Reproduce exactly only the lines from the line that holds "ＳＴＡＲＴＩＮＧ ＧＡＴＥ！ ―ウマ娘プリティーダービー― (1)" to the line that holds "Улей — Том 2 · Глава 48, страница 29", inclusive, in the listing below, and please leave out every picture.

■ DATA EXTRACT
────────────────────────────────────────

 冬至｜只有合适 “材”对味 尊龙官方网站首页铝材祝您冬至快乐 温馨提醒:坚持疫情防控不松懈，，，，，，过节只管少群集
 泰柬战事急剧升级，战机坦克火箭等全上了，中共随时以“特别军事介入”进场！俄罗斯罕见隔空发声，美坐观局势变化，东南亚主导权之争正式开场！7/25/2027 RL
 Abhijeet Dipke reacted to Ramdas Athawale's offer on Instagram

────────────────────────────────────────

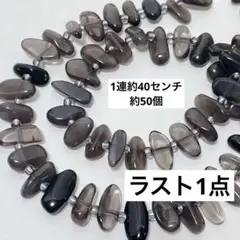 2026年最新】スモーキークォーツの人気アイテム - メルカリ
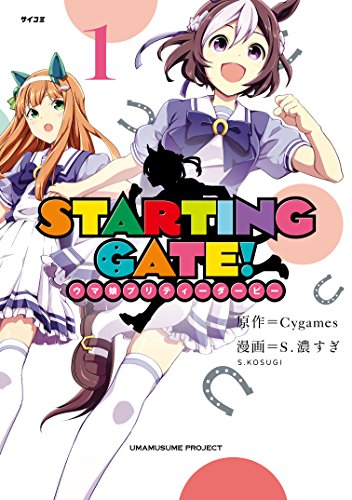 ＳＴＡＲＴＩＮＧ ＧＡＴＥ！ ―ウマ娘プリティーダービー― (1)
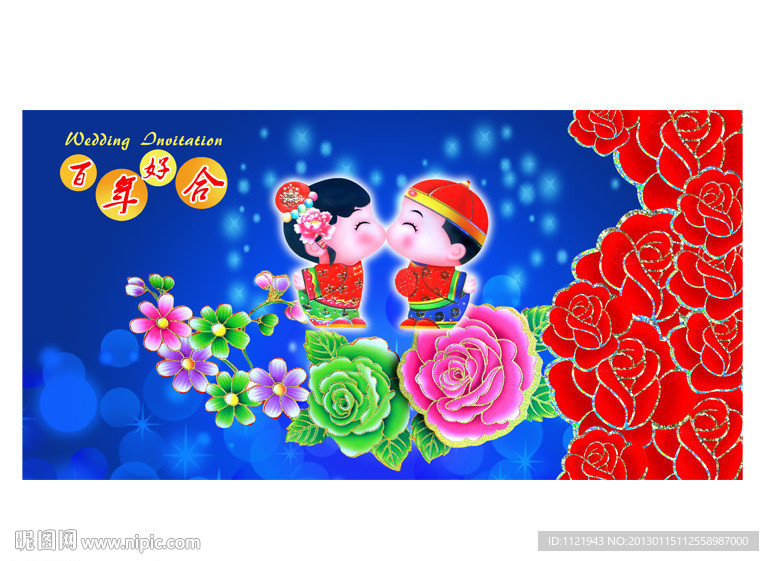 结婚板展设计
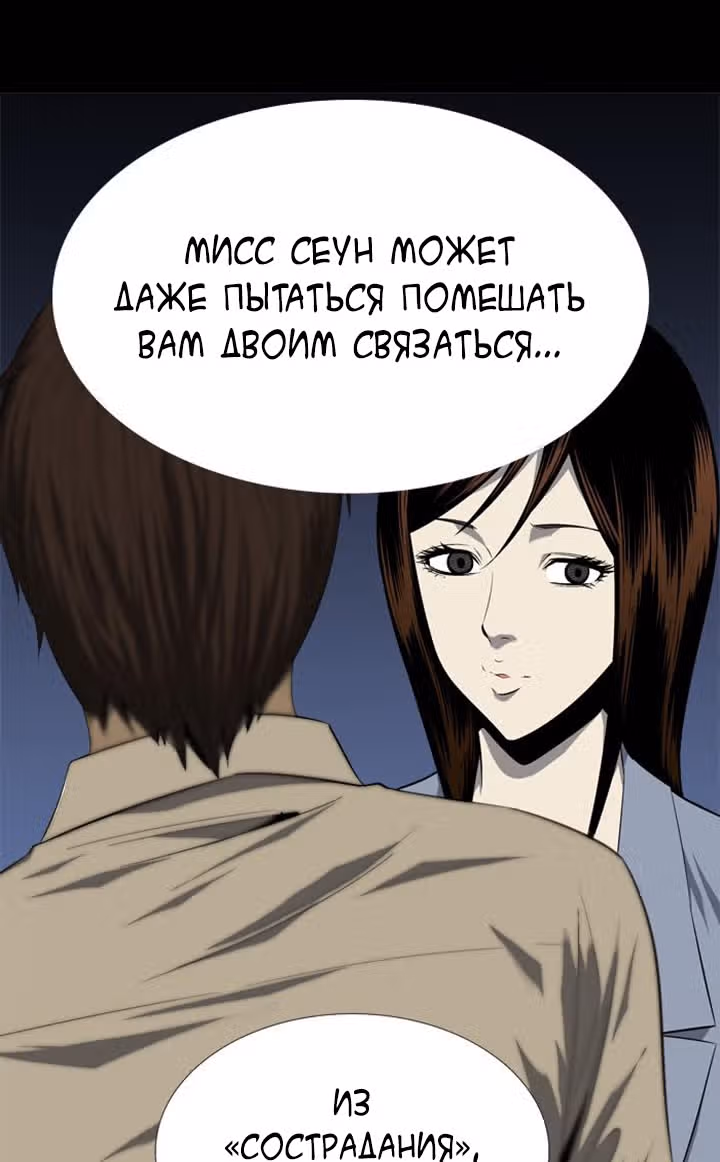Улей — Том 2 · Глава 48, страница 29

────────────────────────────────────────

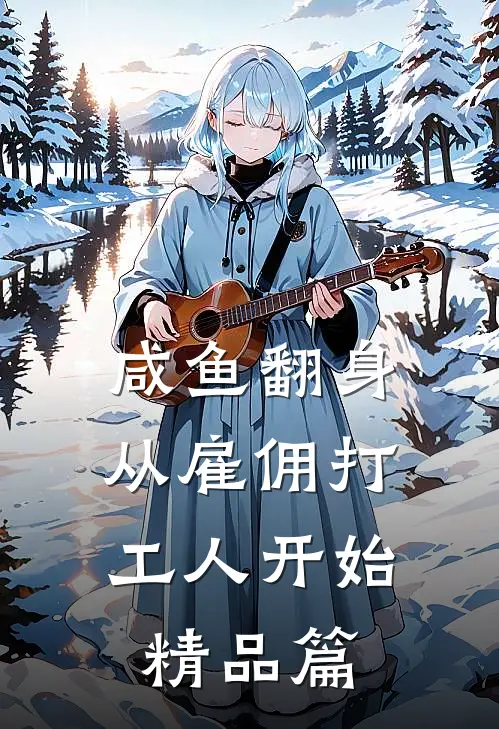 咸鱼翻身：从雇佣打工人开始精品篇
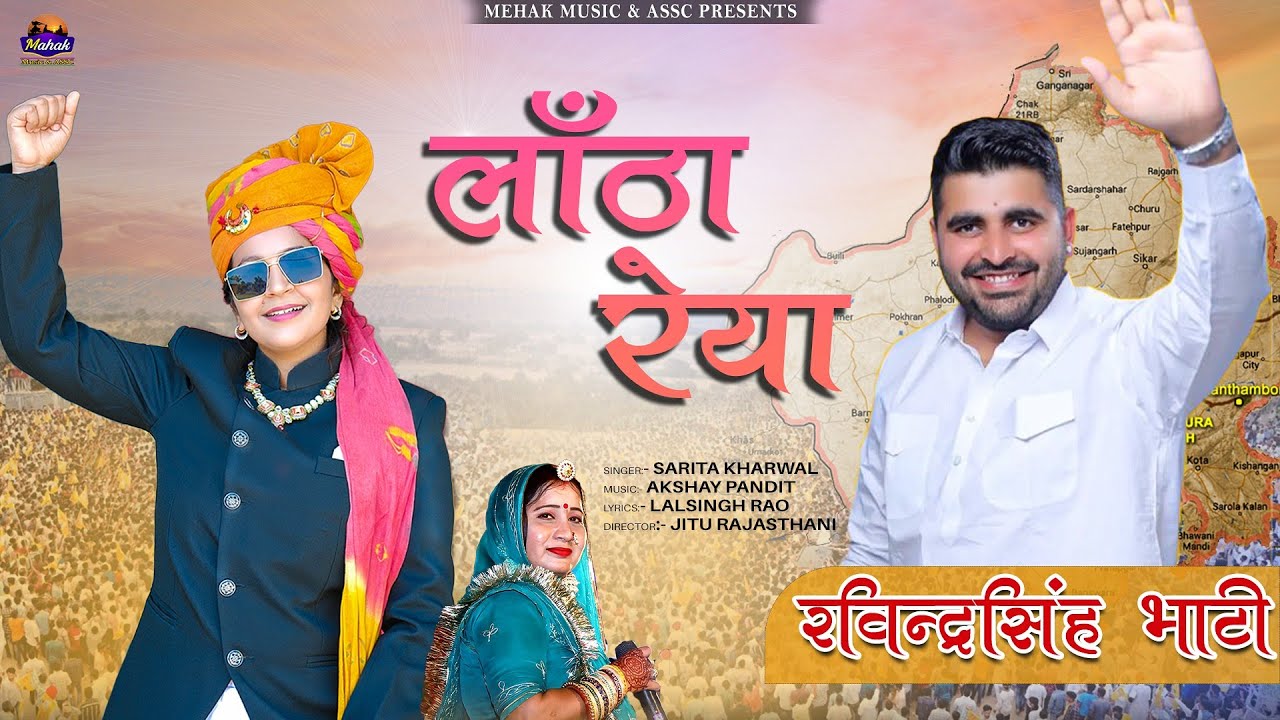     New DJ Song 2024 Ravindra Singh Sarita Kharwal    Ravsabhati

────────────────────────────────────────

■ EXERCISE RESPONSE
 ＳＴＡＲＴＩＮＧ ＧＡＴＥ！ ―ウマ娘プリティーダービー― (1)
 结婚板展设计
Улей — Том 2 · Глава 48, страница 29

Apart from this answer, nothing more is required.